Kulinarisch gesehen wisst ihr ja, wofür die Niederländer bekannt sind: Frittiertes. Im Ernst, nach der ersten Woche konnte ich es nicht mehr sehen. Raspatat, nur Patat, Kibbeling, Lekkerbek, Bitterballen, Frikandeln… an alle Frittierer da draußen, warum das alles? Es war echt übel. Also beschlossen wir, etwas gesünder zu leben, für viel Geld einzukaufen (Inselpreise) und zu kochen. Sehr empfehlen kann ich auch ‚t Koaikers Huus in Buren. Hier gibt es täglich fangfrischen Fisch von der Insel, je nachdem, was Käpt’n Iglo so gefangen hat. Abends, als Oma mal aufs Stinktier aufgepasst hat, sind wir ins Van Heeckeren Grand geradelt, ist auf Grund der Feuerplätze auch bei kälteren Temperaturen gemütlich und die Cocktails schmecken ziemlich gut. Für den perfekten Sonnenuntergang geht man am besten ins Sjoerd, einer Beachbar direkt am Strand.

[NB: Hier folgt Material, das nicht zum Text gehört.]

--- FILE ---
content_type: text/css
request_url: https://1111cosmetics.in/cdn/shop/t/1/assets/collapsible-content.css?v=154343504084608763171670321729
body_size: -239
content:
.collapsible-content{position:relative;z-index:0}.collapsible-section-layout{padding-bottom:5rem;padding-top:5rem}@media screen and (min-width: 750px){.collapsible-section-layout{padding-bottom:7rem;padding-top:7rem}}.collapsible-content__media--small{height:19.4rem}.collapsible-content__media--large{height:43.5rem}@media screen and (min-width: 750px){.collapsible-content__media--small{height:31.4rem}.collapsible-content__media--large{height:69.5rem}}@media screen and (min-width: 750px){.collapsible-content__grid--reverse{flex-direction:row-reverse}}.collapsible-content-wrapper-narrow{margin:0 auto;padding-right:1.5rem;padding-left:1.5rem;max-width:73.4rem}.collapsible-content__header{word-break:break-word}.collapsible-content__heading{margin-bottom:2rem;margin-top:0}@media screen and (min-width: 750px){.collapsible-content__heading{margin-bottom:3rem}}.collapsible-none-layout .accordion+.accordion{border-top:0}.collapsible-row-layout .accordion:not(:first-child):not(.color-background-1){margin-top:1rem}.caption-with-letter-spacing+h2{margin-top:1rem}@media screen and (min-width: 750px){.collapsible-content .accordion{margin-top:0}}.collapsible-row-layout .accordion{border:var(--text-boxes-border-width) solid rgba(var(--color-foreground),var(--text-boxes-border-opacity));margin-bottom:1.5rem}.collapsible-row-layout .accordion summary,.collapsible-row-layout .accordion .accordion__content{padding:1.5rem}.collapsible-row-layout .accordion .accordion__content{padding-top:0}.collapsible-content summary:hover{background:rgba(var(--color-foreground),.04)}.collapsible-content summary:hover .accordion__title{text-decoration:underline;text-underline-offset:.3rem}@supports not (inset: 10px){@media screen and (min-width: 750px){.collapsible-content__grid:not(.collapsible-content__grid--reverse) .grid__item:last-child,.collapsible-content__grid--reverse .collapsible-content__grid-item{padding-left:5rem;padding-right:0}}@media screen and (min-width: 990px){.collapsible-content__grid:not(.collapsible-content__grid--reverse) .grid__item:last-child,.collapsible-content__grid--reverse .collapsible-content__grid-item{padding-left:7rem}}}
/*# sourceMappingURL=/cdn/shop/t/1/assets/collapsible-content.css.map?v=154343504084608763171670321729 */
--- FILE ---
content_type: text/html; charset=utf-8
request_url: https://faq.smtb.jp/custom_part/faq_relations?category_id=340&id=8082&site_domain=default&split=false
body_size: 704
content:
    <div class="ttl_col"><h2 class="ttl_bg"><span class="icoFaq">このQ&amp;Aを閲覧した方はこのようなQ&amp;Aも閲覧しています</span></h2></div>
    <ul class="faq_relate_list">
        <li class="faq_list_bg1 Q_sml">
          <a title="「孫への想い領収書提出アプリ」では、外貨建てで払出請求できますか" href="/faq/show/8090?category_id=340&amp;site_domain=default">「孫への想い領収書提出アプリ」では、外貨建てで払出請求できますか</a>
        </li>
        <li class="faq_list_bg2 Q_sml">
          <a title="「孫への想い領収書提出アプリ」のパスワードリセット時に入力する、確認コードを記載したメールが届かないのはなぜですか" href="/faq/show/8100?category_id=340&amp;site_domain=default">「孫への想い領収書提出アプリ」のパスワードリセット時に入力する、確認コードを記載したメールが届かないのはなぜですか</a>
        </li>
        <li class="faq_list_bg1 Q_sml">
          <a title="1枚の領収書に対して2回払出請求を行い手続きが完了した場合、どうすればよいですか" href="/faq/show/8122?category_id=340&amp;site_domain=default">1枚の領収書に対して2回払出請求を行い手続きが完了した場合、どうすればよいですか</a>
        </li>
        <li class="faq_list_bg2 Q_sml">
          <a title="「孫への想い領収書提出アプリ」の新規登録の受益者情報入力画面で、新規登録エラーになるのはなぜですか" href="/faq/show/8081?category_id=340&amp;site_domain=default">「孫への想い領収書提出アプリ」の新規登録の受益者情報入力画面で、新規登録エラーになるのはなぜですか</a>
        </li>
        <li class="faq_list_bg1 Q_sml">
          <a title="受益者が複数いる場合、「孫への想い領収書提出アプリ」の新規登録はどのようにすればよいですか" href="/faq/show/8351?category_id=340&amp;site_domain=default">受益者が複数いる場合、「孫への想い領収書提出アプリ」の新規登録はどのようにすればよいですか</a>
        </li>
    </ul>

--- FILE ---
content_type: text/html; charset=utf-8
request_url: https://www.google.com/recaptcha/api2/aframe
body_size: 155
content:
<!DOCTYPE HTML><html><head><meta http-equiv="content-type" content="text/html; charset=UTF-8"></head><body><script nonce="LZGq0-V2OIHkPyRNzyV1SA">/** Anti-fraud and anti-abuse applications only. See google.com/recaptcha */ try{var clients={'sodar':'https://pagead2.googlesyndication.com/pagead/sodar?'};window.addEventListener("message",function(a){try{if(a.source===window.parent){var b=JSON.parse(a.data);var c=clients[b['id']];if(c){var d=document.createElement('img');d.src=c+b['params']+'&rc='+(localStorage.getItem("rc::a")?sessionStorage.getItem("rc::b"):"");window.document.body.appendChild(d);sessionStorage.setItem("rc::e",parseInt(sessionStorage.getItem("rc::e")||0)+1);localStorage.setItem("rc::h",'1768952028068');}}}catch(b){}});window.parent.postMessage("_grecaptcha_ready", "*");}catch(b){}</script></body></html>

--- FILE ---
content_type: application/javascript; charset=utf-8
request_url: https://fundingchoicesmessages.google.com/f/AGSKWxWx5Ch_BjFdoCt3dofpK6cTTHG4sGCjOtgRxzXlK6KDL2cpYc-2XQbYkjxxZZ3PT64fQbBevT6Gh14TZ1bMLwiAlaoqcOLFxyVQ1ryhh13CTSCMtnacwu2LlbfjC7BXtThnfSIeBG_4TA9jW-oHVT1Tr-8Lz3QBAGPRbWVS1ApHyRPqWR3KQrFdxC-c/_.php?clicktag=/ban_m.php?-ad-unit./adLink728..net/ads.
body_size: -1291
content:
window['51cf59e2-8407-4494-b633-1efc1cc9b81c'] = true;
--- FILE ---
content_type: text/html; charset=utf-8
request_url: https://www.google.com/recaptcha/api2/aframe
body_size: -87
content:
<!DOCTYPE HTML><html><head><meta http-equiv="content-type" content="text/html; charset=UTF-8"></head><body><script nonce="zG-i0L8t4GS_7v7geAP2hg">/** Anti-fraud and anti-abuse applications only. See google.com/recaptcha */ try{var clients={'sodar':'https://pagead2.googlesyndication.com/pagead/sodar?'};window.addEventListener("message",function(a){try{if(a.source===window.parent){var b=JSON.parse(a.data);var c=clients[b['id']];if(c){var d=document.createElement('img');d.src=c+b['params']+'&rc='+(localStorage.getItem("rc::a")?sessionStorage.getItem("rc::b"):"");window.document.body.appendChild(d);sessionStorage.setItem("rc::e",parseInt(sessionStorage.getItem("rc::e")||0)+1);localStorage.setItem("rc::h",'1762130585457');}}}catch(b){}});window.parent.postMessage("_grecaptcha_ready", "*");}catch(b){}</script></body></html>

Tagsüber kann ich eine Radltour nach Hollum zum Leuchtturm empfehlen, auch  von oben sieht die Insel sehr schön aus. Oder ihr fahrt ans Inselende. Weit und breit niemand zu sehen, nur Sand, Dünen und Meer.

Zum Entschleunigen, auch mit Baby, ist die Insel wirklich zu empfehlen. Ich mag ihren Charakter, die Leute dort, das Klima und den Duft. Auch, wenn das Wattenmeer je nach Wetterlage auch schon mal einer Packung faulen Eier gleicht. Kommt selten vor.

Als wir wieder zu Hause waren, wurde ich ziemlich sentimental. Vorbei die Zeit zu dritt, vorbei die gute Luft. Ach, zu Hause ist es auch schön, oft sogar am schönsten. Trotzdem freuen wir uns schon aufs nächste Jahr.